Nur 3 Prozent der Opfer wussten, dass Kammer über die jeweilige Gewalttat informiert wurde. Darüber hinaus glauben zwei von drei Ärzten, dass es zu einer beruflichen Diskriminierung der Opfer kommt; 15 Prozent der Befragten denken, dass Hinweisgeber gemobbt werden.
Viele Opfer haben Angst vor den Folgen
„Angesichts dieser Situation wünschen sich 62 Prozent der Ärzte eine umfassendere Untersuchung der beruflichen Diskriminierung in der medizinischen Welt“, teilte die Ärztekammer mit. Es sei von großer Bedeutung, mehr Schulungen und Informationen zu diesen Themen in der medizinischen Welt anzubieten, zuverlässige und zugängliche Meldemechanismen zu fördern und eine konkrete Unterstützung für die Opfer zu gewährleisten.
„Diese Situation kann so nicht andauern“, sagte Kammerpräsident Dr. François Arnault und erklärte, dass die Kammer voraussichtlich in zwei Jahren eine weitere Untersuchung dieser Art durchführen werde, um die Entwicklung der Situation zu überprüfen.
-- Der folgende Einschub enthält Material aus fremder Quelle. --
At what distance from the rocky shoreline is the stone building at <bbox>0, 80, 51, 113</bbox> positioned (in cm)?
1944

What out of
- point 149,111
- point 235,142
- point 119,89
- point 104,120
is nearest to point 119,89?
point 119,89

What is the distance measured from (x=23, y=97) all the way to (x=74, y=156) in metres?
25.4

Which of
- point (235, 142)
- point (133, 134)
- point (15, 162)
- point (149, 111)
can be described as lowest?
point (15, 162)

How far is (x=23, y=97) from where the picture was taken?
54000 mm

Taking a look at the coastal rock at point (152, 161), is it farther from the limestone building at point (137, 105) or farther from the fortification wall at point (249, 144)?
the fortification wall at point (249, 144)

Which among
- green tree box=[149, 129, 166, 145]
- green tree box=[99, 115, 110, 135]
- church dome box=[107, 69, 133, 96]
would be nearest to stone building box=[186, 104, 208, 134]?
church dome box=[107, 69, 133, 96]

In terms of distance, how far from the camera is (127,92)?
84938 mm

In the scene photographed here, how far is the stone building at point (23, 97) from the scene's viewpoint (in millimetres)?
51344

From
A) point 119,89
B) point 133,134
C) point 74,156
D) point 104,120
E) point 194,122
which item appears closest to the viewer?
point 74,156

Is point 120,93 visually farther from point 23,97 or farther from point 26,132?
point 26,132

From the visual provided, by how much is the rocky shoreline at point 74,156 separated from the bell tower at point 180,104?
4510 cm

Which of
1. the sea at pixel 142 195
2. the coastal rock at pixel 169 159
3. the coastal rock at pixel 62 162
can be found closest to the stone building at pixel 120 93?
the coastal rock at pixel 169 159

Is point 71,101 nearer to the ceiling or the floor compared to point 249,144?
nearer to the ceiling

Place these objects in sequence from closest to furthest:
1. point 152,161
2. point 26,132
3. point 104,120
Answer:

Seit 2019 habe die Kammer Maßnahmen ergriffen, um den Ausschluss Schwarzer Schafe zu erleichtern.
Arnault fordert nun gesetzgeberische Maßnahmen, um diesen Weg fortzusetzen: "Das Ziel ist Nulltoleranz! Keine Straftat darf von der Kammer unbeantwortet bleiben.“ Die Kammer habe daher auf ihrer Website ein Verfahren eingerichtet, um Opfern sexistischer oder sexueller Gewalt durch einen Arzt bei der Aufklärung des Sachverhalts zu helfen.
Darüber hinaus fordert die Ärztekammer per Gesetzesänderunge das Strafregister (Teil B2) eines beschuldigten Arztes und die Akte der Täter von Sexual- oder Gewaltdelikten (Fijais) einsehen zu können im Falle eines Mitgliedsantrags.
Die Französische Ärztekammer führte vom 23. September bis 14. Oktober 2024 Online-Interviews durch. Befragt wurden 21.140 Ärztinnen und Ärzte, davon 19.104 Junior Doctors und in der Versorgung tätige Medizinerinnen und Meidziner (berufstätig, Vertretungsärzte oder berufstätige Rentner), sowie 2.036 nicht berufstätige Ärztinnen und Ärzte (Rentner oder nicht berufstätig). Die Stichprobe wurde nach Geschlecht, Alter, Status, Region und Art der Berufsausübung aufgeschlüsselt.